| Instructions for the task |
Return the listing below word for word.

| Material supplied |
━━━━━━━━

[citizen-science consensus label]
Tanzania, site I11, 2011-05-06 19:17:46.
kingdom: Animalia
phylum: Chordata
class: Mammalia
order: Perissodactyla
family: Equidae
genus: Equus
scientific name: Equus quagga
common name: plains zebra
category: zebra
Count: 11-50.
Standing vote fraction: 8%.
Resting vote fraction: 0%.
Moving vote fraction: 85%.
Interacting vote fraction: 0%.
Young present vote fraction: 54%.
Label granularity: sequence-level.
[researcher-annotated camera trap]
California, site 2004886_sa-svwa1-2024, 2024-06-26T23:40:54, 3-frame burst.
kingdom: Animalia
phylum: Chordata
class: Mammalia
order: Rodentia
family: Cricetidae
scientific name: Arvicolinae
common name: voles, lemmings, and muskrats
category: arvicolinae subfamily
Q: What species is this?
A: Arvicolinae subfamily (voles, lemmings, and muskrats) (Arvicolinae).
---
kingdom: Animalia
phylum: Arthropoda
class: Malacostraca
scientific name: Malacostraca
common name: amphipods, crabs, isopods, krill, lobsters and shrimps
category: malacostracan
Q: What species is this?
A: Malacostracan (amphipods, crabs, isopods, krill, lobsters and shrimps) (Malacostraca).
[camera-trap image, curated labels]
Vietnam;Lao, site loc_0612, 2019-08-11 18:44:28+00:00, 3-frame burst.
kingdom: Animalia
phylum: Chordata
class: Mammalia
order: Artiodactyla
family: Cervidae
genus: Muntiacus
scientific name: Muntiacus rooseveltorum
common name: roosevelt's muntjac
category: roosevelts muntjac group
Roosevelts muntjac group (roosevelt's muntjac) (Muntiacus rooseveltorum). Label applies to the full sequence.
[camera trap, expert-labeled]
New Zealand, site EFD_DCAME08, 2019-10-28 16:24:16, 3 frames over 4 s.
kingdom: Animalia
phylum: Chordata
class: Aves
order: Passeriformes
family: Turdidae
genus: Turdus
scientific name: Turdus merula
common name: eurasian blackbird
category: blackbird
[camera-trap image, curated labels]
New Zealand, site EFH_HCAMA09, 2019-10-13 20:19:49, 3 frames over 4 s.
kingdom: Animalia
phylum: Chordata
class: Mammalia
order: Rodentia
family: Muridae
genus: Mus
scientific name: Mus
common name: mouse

━━━━━━━━

| Completed exercise |
[citizen-science consensus label]
Tanzania, site I11, 2011-05-06 19:17:46.
kingdom: Animalia
phylum: Chordata
class: Mammalia
order: Perissodactyla
family: Equidae
genus: Equus
scientific name: Equus quagga
common name: plains zebra
category: zebra
Count: 11-50.
Standing vote fraction: 8%.
Resting vote fraction: 0%.
Moving vote fraction: 85%.
Interacting vote fraction: 0%.
Young present vote fraction: 54%.
Label granularity: sequence-level.
[researcher-annotated camera trap]
California, site 2004886_sa-svwa1-2024, 2024-06-26T23:40:54, 3-frame burst.
kingdom: Animalia
phylum: Chordata
class: Mammalia
order: Rodentia
family: Cricetidae
scientific name: Arvicolinae
common name: voles, lemmings, and muskrats
category: arvicolinae subfamily
Q: What species is this?
A: Arvicolinae subfamily (voles, lemmings, and muskrats) (Arvicolinae).
---
kingdom: Animalia
phylum: Arthropoda
class: Malacostraca
scientific name: Malacostraca
common name: amphipods, crabs, isopods, krill, lobsters and shrimps
category: malacostracan
Q: What species is this?
A: Malacostracan (amphipods, crabs, isopods, krill, lobsters and shrimps) (Malacostraca).
[camera-trap image, curated labels]
Vietnam;Lao, site loc_0612, 2019-08-11 18:44:28+00:00, 3-frame burst.
kingdom: Animalia
phylum: Chordata
class: Mammalia
order: Artiodactyla
family: Cervidae
genus: Muntiacus
scientific name: Muntiacus rooseveltorum
common name: roosevelt's muntjac
category: roosevelts muntjac group
Roosevelts muntjac group (roosevelt's muntjac) (Muntiacus rooseveltorum). Label applies to the full sequence.
[camera trap, expert-labeled]
New Zealand, site EFD_DCAME08, 2019-10-28 16:24:16, 3 frames over 4 s.
kingdom: Animalia
phylum: Chordata
class: Aves
order: Passeriformes
family: Turdidae
genus: Turdus
scientific name: Turdus merula
common name: eurasian blackbird
category: blackbird
[camera-trap image, curated labels]
New Zealand, site EFH_HCAMA09, 2019-10-13 20:19:49, 3 frames over 4 s.
kingdom: Animalia
phylum: Chordata
class: Mammalia
order: Rodentia
family: Muridae
genus: Mus
scientific name: Mus
common name: mouse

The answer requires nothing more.